Tarantino film ‘Django Unchained’ latest to be pulled after school massacre
A Hollywood premiere of notoriously violent director Quentin Tarantino’s latest film “Django Unchained” was canceled Monday, the latest such response to the Connecticut school massacre.
A string of movies and TV shows have been pulled or postponed since Friday’s shootings, while sporting events have held moments of silence and players have worn black armbands to honor the victims, 20 of whom were young children.
The Weinstein Company said that a premiere scheduled Tuesday in Los Angeles of “Django Unchained” – which is due to open on Christmas Day in US theaters – had been called off.
“Our thoughts and prayers go out to the families of the tragedy in Newtown, Connecticut, and in this time of national mourning we have decided to forgo our scheduled event,” said a Weinstein Company spokesperson.
The studio will still hold a screening for cast and crew and their friends and families, industry daily “Variety” reported.
Tarantino is known for screen violence, in movies from 1992’s “Reservoir Dogs” to 2009’s “Inglorious Basterds.”
In his new film, a slave-turned-bounty hunter sets out to rescue his wife from a brutal plantation owner.
The move came after the weekend premiere of Tom Cruise’s latest movie, “Jack Reacher” – about a homicide investigator probing a trained military sniper who shot five random victims – was postponed.
“Our hearts go out to all those who lost loved ones,” said studio Paramount, adding that it took the action “out of honor and respect for the families of the victims whose lives were senselessly taken.”
Fox canceled a weekend red carpet event and after-party for “Parental Guidance” starring Bette Midler and Billy Crystal “in light of the horrific tragedy.”
The studio also replaced planned broadcasts Sunday of episodes of “Family Guy” and “American Dad” to avoid any insensitivities to the massacre.
A moment of silence was observed at National Football League (NFL) games across the country Sunday to remember those killed in the normally peaceful town of Newtown, Connecticut.
While some events were canceled because of content, others did not appear to be.
PG-rated “Parental Guidance” got its parental warning for some rude humor, not for violence, according to the IMDb industry website.

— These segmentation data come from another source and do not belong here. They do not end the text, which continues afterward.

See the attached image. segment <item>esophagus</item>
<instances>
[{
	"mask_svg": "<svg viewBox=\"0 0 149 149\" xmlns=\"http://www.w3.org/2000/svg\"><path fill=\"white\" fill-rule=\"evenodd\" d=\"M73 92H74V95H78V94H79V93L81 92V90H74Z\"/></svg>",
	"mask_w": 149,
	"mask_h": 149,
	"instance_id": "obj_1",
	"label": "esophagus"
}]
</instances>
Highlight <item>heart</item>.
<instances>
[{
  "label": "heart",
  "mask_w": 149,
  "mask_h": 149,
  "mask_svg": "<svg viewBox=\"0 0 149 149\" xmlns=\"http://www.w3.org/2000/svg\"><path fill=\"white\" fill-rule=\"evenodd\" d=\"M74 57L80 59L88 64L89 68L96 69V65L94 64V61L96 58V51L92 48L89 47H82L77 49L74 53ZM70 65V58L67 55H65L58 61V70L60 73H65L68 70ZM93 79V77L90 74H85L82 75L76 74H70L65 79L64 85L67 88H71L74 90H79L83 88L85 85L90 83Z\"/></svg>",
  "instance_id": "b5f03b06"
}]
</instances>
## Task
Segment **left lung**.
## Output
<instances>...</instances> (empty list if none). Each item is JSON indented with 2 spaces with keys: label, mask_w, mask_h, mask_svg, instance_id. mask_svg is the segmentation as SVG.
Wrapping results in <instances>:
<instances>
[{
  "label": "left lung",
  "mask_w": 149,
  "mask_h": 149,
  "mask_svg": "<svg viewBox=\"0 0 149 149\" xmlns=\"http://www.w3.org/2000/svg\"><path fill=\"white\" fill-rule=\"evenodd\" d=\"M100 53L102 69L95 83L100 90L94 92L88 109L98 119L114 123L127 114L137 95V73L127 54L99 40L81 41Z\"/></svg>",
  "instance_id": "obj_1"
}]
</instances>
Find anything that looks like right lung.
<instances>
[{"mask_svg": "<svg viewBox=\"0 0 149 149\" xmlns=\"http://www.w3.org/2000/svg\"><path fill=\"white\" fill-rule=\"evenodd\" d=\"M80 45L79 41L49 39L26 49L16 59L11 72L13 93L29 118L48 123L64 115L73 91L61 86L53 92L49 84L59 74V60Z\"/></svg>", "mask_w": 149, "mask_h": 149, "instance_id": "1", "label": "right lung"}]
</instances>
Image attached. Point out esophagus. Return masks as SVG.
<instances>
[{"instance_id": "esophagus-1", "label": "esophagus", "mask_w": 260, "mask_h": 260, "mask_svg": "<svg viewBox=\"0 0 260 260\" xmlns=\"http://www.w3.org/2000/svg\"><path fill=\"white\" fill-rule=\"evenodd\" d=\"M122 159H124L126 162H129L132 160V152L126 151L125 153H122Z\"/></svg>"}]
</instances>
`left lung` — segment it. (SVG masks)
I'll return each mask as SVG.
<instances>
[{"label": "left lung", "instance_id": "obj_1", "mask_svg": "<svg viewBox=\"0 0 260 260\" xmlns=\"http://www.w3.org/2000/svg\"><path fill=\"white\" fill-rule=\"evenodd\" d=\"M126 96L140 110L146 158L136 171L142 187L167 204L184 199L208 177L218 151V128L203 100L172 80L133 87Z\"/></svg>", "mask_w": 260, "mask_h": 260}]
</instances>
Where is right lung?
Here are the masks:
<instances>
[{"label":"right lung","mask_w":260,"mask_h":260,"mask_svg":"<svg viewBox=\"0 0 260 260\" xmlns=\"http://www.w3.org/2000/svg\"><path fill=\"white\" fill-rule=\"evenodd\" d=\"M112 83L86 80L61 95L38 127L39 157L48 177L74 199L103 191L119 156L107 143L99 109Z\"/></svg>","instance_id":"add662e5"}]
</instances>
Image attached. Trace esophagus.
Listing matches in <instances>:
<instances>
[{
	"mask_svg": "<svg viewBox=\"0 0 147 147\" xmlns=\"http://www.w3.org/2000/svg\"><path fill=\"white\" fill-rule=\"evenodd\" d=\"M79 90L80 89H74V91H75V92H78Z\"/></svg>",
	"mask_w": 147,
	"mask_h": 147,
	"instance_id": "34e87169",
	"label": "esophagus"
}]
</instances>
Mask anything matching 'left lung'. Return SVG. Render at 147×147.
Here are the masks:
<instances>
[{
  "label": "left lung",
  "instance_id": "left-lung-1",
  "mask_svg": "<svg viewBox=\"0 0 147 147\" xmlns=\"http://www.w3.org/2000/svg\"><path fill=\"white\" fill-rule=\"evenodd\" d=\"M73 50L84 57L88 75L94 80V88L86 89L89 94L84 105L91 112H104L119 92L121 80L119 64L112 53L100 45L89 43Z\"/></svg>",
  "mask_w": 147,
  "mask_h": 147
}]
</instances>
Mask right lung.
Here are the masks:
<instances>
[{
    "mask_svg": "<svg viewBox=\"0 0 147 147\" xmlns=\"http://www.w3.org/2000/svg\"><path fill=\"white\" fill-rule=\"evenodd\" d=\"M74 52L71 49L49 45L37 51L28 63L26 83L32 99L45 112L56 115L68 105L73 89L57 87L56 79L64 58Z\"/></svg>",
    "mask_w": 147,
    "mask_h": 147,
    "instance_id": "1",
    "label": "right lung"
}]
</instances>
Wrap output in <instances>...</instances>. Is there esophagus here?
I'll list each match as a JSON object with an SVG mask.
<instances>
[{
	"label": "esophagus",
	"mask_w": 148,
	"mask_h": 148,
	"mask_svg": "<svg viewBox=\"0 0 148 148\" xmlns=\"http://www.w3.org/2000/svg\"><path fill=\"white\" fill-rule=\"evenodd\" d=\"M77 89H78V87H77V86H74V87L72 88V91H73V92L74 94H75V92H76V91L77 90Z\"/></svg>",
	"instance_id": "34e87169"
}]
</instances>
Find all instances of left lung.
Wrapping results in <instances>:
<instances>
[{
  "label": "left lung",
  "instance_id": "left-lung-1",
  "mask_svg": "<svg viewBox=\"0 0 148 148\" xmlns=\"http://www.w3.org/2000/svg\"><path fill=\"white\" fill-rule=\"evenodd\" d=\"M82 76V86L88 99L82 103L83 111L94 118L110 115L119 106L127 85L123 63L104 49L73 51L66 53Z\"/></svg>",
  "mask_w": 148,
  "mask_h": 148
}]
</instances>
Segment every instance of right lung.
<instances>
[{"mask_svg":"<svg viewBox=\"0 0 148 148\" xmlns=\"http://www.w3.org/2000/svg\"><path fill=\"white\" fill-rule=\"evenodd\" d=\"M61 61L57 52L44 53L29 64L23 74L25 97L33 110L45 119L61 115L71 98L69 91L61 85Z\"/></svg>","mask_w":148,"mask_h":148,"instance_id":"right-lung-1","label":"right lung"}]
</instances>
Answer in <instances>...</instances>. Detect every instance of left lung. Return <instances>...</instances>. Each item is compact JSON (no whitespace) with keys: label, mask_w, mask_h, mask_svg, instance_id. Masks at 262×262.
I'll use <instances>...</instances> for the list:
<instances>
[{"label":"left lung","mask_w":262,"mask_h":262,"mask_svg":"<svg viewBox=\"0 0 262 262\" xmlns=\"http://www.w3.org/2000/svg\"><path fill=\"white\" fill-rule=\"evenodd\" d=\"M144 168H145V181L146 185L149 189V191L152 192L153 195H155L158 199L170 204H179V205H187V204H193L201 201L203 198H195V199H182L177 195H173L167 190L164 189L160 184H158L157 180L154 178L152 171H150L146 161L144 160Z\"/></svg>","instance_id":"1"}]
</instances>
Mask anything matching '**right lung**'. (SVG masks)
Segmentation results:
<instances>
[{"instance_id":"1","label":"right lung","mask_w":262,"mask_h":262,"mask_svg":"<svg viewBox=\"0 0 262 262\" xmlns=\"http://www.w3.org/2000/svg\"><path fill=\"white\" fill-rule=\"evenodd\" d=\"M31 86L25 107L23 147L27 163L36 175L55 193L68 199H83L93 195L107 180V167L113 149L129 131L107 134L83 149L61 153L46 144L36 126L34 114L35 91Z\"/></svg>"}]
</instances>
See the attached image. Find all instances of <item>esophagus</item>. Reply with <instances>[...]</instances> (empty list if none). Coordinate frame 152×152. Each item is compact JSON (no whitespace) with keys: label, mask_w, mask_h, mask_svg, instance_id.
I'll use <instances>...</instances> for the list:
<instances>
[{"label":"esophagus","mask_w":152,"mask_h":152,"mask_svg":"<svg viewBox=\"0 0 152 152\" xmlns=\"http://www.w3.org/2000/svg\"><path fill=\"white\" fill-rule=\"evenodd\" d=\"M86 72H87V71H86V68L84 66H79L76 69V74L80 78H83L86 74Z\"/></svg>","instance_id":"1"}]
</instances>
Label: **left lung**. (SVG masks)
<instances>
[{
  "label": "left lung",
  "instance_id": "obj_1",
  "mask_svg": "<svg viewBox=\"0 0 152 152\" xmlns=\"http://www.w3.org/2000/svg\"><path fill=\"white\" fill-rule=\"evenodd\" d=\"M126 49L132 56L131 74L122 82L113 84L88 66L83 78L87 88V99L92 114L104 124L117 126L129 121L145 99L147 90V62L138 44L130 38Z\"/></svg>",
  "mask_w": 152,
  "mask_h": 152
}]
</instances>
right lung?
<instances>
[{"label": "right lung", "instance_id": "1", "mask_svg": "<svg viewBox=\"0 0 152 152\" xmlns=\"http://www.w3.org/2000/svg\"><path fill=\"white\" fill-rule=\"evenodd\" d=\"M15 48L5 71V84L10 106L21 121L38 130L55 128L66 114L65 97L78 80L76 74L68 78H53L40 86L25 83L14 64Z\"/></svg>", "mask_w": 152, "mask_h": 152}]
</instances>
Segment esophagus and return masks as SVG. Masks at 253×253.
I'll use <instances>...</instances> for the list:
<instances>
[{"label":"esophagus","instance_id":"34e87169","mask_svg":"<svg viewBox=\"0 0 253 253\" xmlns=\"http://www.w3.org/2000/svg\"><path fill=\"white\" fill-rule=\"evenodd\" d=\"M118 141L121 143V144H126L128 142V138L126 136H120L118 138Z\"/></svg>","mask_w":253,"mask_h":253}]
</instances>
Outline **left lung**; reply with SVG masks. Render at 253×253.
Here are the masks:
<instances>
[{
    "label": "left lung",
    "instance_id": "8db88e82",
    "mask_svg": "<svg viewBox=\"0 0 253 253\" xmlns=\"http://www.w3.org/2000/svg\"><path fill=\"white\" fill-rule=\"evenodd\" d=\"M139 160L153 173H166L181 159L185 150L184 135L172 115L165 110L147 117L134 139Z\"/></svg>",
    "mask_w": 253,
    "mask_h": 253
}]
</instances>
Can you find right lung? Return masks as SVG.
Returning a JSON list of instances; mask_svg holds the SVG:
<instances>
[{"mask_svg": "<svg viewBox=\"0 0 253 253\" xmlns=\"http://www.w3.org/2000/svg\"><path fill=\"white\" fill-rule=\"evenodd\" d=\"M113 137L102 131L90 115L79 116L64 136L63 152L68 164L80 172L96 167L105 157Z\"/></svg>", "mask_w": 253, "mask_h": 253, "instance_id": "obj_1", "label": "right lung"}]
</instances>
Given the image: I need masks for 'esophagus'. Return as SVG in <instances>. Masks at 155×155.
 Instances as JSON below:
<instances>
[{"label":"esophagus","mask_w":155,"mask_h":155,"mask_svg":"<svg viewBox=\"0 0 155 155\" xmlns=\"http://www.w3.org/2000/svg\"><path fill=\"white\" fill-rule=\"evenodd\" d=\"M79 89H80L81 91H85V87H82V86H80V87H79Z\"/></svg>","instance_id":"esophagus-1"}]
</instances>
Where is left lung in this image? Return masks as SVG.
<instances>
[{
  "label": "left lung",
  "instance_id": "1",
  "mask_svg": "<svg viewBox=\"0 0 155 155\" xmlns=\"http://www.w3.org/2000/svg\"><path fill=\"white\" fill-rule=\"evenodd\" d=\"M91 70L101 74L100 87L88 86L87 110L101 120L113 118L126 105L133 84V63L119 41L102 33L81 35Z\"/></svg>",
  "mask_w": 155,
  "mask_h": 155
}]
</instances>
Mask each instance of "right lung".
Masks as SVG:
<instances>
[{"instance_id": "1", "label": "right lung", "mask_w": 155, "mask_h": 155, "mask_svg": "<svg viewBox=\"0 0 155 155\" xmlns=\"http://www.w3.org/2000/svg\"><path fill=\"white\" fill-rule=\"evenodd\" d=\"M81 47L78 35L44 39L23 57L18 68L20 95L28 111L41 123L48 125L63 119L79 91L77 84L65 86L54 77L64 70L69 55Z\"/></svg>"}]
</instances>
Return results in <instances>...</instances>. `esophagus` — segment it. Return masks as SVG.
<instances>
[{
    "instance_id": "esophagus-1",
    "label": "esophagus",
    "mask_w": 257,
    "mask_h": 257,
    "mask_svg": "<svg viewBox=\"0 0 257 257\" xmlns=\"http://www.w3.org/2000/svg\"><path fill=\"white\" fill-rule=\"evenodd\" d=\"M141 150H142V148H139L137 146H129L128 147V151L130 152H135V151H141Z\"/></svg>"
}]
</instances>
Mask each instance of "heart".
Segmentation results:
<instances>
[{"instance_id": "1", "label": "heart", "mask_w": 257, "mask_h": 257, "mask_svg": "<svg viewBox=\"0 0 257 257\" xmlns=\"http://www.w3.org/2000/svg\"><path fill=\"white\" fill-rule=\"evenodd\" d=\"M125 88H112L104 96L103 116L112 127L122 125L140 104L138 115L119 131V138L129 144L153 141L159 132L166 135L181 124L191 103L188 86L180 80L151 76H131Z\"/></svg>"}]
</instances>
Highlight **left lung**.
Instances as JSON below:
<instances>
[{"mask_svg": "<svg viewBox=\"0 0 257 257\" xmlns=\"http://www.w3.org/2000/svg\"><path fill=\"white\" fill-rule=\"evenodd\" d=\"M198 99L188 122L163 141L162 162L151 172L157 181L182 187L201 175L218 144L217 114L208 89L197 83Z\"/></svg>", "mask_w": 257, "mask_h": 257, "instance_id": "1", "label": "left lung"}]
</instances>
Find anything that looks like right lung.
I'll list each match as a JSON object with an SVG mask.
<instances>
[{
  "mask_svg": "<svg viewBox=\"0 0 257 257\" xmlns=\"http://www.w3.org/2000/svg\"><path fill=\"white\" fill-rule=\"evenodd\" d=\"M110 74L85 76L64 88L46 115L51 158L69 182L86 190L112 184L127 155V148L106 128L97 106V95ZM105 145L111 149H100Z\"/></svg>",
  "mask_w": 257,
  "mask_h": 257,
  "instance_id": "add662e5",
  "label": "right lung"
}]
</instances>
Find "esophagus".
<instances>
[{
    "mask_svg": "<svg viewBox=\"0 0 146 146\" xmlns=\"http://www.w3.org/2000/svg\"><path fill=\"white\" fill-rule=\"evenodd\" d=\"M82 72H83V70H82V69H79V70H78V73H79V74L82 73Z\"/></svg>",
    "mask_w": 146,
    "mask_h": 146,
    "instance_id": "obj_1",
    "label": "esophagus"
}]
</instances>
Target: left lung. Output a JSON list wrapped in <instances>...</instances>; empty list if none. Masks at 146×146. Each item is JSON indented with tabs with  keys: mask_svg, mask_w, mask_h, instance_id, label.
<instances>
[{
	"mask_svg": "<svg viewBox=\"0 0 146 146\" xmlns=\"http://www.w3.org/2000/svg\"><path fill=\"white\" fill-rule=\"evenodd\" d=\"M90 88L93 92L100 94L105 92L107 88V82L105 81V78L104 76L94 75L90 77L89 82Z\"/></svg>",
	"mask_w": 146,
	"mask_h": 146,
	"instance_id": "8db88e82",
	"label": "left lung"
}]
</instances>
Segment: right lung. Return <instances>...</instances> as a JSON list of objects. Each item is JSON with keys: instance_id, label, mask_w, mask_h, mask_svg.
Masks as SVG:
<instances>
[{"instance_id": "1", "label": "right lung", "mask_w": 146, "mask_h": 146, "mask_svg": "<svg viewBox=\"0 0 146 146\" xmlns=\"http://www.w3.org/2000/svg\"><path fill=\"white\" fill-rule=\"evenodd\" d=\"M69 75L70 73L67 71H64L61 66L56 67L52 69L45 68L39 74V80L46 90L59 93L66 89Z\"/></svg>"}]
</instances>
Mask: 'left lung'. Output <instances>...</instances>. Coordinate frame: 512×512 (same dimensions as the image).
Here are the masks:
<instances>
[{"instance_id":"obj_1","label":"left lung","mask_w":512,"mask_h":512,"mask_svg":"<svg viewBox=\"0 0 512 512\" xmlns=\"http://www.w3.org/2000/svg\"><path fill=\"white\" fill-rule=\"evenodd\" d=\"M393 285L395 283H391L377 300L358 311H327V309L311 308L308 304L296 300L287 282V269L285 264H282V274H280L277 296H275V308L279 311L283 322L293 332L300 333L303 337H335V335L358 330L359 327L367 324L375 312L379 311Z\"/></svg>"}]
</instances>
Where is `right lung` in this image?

Veteran crooner Barry Manilow postponed a planned Friday night show in Palm Desert, California until Sunday, saying on his website: “Perhaps this small gesture of solidarity will help support these families on this terrible day.”
Celebrities were quick to join online expressions of shock and sympathy.
Pop star Justin Bieber tweeted: “My prayers go out to all those suffering in this tragedy. it’s just wrong. Everyone please pray for them.”
“God have mercy!!!! No one deserves this! Praying for the families of the victims of the Connecticut shooting!! What a Christmas it will be,” added singer Rihanna on the micro-blogging site.